1st Prize Winner: Alan Prescott, University of Dundee
I am a Senior Lecturer in Cell Biology at the School of Life Sciences, University of Dundee attached to the Dundee Imaging Facility. I research many aspects of Cell Biology particularly those studied using wide-field, confocal and electron microscopy. Before moving to Dundee, I studied the Biology of Man and his Environment as an undergraduate and then a PhD characterising the microtubule cytoskeleton of the exocrine pancreas both at Aston University. I then worked as a Research Fellow at the Universities of Keele and East Anglia.
The microscope image is a tiled, confocal view of a frozen section of the eye from a E16.5 mitoQC mouse. In this mouse the mitochondria express both mCherry (red) and GFP (green) and the nuclei are labelled with DAPI (blue). The image is part of a study to generate a comparative map of macroautophagy and mitophagy in the vertebrate eye (Autophagy 15(7):1296-1308). The large red dots are mitochondria in mito-lysosomes demonstrating turn-over of damaged or worn-out mitochondria in active tissues-in this case the developing eye. The acidic environment of the lysosomes quenches the GFP fluorescence. This mouse model has revealed the distribution of mitophagy in diverse active tissues such as skeletal muscle, heart and retina. In addition, it unveils the tissue architecture as delineated by the distribution of mitochondria. At this stage the eyelids are closed, and the posterior chamber still contains blood vessels to support the developing lens and retina.
2nd Prize Winner: Irene Aspalter, The Francis Crick Institute
It is absolutely fascinating how complex, hierarchical organisms develop from just one cell. What I find particularly interesting is how cells coordinate this process and make robust decisions to ensure the proper development of individual organs and the entire organism. I first started investigating cellular competition during my PhD at the CRUK London Research Institute, where I studied cellular competition in angiogenesis. During my Postdoc at UCL I got the chance to learn microfabrication techniques to study the migration potential of embryonic stem cells during early mammalian development.
Now, I am a Senior Laboratory Research Scientist in the Cellular Adaptive Behaviour Laboratory at the Francis Crick Institute, working again on angiogenesis. I am using microfabrication and bioengineering to develop tools that allow us to carefully dissect the mechanisms and pathways used between cells to communicate, in a physiological, yet accessible system. Our future aim is to manipulate the cellular communication to alter vascular network architecture in disease situations, where blood vessels are not optimally functioning.
The Image : “In Line”
Microcontact printing is a powerful method to make cells adhere to very concise areas or shapes. I am using this method to print microscopic lines of extra cellular matrix to study how new blood vessels form from pre-existing ones, a process called angiogenesis.
In this image you see endothelial cells on very thin printed lines in between a crowd of endothelial cells. The crowd is only there to cheer the cells on the printed lines on, as endothelial cells really don’t like to be lonely.
To form new blood vessels, endothelial cells need to select a tip cell, that will lead the new sprout.

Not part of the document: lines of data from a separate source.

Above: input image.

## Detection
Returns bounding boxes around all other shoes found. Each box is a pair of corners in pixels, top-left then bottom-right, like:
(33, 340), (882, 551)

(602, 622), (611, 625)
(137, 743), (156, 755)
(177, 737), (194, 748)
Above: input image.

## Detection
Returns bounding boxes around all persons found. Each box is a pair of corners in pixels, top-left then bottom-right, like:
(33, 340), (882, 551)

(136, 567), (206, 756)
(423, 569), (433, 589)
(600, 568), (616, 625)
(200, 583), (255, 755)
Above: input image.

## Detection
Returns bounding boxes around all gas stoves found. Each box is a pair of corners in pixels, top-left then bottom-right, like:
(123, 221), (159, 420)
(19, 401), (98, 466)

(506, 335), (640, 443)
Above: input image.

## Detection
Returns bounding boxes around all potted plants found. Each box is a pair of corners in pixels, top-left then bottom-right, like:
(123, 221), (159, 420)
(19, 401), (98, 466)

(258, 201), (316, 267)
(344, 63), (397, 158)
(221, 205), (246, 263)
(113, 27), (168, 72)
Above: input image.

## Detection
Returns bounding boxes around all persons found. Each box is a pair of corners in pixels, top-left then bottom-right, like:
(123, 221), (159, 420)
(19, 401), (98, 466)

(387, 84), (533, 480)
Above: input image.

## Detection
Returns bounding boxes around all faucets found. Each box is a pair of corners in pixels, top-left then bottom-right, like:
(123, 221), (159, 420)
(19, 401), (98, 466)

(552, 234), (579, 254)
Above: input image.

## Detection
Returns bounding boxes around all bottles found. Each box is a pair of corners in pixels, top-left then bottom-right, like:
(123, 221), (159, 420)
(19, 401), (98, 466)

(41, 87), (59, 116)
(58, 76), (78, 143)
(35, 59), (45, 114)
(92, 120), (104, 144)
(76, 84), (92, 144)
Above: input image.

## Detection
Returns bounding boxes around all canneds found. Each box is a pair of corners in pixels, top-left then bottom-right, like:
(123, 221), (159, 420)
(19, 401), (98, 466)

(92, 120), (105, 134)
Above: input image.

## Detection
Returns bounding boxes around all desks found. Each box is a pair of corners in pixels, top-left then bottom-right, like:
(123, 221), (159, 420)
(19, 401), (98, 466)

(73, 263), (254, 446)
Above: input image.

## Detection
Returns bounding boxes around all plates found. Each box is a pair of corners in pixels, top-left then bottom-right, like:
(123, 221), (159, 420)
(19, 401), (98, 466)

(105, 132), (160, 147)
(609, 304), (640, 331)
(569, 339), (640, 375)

Microcontact printed lines allow us to make artificial vessels and to investigate how endothelial cells select tip cells. We want to understand how long this process takes and the signalling pathways involved. Why is this important? The rate of tip cell selection strongly influences the architecture of the vascular network; the faster tip cells are selected, the denser the network will be. This is particularly important in disease situations, where blood vessels are not optimally functioning.
In this image the cells were stained with DAPI and VE-Cadherin (both in grey). The image was acquired on a Zeiss LSM880 using a 40x lens and a tile scan.
3rd Prize Winner: Jishizhan Chen, UCL
I am Jishizhan Chen, an Orthopaedist studying PhD in Orthopaedic Biomaterials at University College London (UCL). My PhD project developed an in vitro biomimetic bone liquid crystalline model, which revealed key biological activities and signalling pathways involved in the process of directional mineralisation. This work was accepted for an oral presentation at the 43rd SICOT Congress and was awarded the Shimomura/OREF/SICOT Travel Award. For this model, I developed a collagen-based photo-crosslinkable bioink for 3D printing. I am obsessed to observe the how nano-to-micro topography of the composite affects cell behaviour, because the topography at this scale is a physical ‘language’ that allows us to ‘talk’ to cells thus instruct their behaviour.
My current work at UCL, however, is completely different from what I was used to. I thought changing models and topics would enrich my experience and make science more exciting to me. I am currently looking at how embryonic immune cells behave during development using the Xenopus embryo as a model system.
This is a false colour scanning electron microscope (SEM) image of 3T3 cells on hydrogels. It vividly showcases 3T3 cells interacting on a hydrogel substrate, with a focus on the detailed cellular interactions with the gel environment and the dynamic connections established between adjacent cells.